Jeff Reeves, a former commercial fisherman from Charleston, on the southern Oregon coast, told the governor that despite Kulongoski's efforts and those of other politicians, he and his family were still in great jeopardy.

"We've gotten nothing so far as of today," Reeves said, calling most state programs a "baby bandage."

Reeves said his 23-year-old son would be heading north to Newport on Saturday to fish in approved waters for salmon. His son, he said, fishes alone and is facing rough weather in the narrow window of time during which he is allowed to haul in chinook salmon.

"I'm very worried about him," he said. "I'm going to have a knot in my stomach bigger than normal."

Kulongoski echoed many fishermen who believe the commercial fishing industry could fail if the problems on the Klamath River are not resolved. The problems on the river include four dams that do not allow any fish passage and upstream withdrawals of water for irrigation that leave low water flows, which in turn help breed disease in warm stagnant waters in the lower river.

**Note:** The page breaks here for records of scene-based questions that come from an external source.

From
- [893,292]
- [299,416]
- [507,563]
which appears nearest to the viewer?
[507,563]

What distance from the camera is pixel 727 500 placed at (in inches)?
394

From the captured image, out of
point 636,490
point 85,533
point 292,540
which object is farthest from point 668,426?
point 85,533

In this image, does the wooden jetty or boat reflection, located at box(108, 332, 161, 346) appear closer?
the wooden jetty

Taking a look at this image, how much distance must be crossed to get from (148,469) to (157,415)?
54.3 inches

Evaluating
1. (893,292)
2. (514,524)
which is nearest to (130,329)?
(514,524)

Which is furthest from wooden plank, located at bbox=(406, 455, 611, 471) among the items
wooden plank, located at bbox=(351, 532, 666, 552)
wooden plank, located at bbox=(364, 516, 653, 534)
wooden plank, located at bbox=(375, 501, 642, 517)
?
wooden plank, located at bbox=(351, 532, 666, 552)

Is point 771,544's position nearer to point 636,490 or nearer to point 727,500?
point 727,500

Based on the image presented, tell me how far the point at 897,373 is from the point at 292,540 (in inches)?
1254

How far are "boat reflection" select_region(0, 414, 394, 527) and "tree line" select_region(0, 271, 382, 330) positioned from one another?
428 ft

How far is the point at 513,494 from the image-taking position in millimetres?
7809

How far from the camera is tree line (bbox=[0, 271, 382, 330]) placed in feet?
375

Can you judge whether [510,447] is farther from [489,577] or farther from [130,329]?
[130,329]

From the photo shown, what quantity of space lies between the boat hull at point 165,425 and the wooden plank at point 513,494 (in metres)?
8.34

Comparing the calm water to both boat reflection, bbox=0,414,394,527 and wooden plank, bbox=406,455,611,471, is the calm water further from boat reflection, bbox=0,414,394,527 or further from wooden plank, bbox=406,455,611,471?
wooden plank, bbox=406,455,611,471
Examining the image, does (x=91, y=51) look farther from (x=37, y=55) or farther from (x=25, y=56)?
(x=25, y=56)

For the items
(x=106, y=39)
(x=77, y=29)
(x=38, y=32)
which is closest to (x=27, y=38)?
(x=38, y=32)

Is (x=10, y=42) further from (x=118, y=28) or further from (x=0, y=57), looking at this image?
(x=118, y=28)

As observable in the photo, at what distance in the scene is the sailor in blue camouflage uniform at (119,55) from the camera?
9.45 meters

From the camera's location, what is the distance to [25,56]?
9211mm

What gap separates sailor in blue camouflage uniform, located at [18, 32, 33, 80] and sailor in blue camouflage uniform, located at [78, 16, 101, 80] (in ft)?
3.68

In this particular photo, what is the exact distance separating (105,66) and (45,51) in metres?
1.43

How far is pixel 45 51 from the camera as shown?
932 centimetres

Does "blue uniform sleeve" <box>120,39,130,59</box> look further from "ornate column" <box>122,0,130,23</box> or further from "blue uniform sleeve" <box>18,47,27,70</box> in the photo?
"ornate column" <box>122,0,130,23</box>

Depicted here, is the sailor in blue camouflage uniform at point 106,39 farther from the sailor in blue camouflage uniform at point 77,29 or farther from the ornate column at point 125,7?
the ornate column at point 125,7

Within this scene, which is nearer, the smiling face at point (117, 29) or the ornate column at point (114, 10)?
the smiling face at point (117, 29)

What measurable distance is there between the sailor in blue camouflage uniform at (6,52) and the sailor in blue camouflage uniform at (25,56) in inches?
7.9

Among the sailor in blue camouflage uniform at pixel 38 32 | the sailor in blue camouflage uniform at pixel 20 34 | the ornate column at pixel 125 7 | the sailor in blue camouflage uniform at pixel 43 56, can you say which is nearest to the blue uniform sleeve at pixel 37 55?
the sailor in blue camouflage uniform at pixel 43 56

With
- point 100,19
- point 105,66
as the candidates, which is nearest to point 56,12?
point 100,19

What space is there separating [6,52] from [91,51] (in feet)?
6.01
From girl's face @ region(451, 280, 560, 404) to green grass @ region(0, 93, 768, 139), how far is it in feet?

Solutions to those problems will take years if not decades to remedy, experts agree. In the interim, members of the commercial fishing fleet are hoping a healthy catch this summer combined with high prices for their salmon will nurse them through another year.

Paul Heikkila, a Coos County fishermen and former extension agent for Oregon State University, told the governor his grandfather had first commercially fished out of Astoria in 1906. This year, Heikkila said, he wants that tradition to continue.

"If I don't catch a salmon this year, it will be the first time in my family in 100 years," he said.